SOURCE EXTRACT:
▽
This is a reconquest.
“Mehmed II, the conqueror of this city, made this place a mosque. In this regard, we must preserve the Hagia Sophia as a mosque,” says Mr Abdulsemid, a 20-year-old history student. “Converting the Hagia Sophia into a mosque is our sovereign right because the Hagia Sophia is our right of conquest. ”
Indeed, the Hagia Sophia boasts an extraordinarily rich and turbulent history, surviving multiple conquests, earthquakes, and fires, as it served the faithful of multiple religions over fifteen hundred years. The Byzantine Emperor Justinian built this magnificent structure as an Eastern Orthodox Cathedral in 537, and it continued to assume this position for just under a thousand years until the Fall of Constantinople in 1453 when it was promptly converted into a mosque. Following the foundation of the secular Turkish republic, Mustafa Kemal Ataturk, the founder of the Turkish republic, mandated that the mosque be converted into a museum. This decision had angered the country’s sizable constituency of religious conservatives. Decades of pressure by Islamist groups, the core of President Erdogan’s constituency, culminated in a ruling by the Turkish High Court to annul Ataturk’s decision to convert the Hagia Sophia into a museum. On the same day of the ruling, President Erdogan signed a presidential decree, officially ordering for the Hagia Sophia to be reconverted into a mosque.
△
INFORMATION SHOWN:
▽
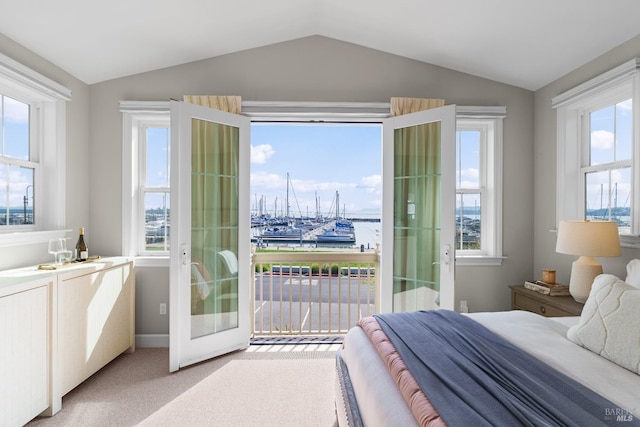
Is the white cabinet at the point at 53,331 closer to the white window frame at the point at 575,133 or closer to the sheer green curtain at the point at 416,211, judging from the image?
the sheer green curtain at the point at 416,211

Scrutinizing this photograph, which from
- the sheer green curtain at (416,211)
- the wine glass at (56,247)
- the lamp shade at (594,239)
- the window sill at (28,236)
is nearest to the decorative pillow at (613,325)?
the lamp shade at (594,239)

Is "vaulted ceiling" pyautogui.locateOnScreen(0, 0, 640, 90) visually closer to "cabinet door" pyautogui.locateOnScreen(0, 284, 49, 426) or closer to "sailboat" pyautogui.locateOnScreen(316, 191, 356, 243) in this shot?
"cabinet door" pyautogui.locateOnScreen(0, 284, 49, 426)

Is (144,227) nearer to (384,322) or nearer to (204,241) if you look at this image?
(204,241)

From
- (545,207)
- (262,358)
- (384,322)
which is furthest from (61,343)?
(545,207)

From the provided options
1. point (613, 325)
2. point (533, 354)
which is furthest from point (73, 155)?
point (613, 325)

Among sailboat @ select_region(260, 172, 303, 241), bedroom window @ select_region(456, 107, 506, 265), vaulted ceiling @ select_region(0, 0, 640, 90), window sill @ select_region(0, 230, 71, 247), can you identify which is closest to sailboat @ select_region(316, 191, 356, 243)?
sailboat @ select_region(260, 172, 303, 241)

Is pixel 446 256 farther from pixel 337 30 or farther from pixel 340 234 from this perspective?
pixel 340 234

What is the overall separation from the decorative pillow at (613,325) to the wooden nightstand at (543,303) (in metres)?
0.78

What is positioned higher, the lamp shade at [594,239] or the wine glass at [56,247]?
△
Set down the entire Hagia Sophia text word for word. The listing can be left aside.

This is a reconquest.
“Mehmed II, the conqueror of this city, made this place a mosque. In this regard, we must preserve the Hagia Sophia as a mosque,” says Mr Abdulsemid, a 20-year-old history student. “Converting the Hagia Sophia into a mosque is our sovereign right because the Hagia Sophia is our right of conquest. ”
Indeed, the Hagia Sophia boasts an extraordinarily rich and turbulent history, surviving multiple conquests, earthquakes, and fires, as it served the faithful of multiple religions over fifteen hundred years. The Byzantine Emperor Justinian built this magnificent structure as an Eastern Orthodox Cathedral in 537, and it continued to assume this position for just under a thousand years until the Fall of Constantinople in 1453 when it was promptly converted into a mosque. Following the foundation of the secular Turkish republic, Mustafa Kemal Ataturk, the founder of the Turkish republic, mandated that the mosque be converted into a museum. This decision had angered the country’s sizable constituency of religious conservatives. Decades of pressure by Islamist groups, the core of President Erdogan’s constituency, culminated in a ruling by the Turkish High Court to annul Ataturk’s decision to convert the Hagia Sophia into a museum. On the same day of the ruling, President Erdogan signed a presidential decree, officially ordering for the Hagia Sophia to be reconverted into a mosque.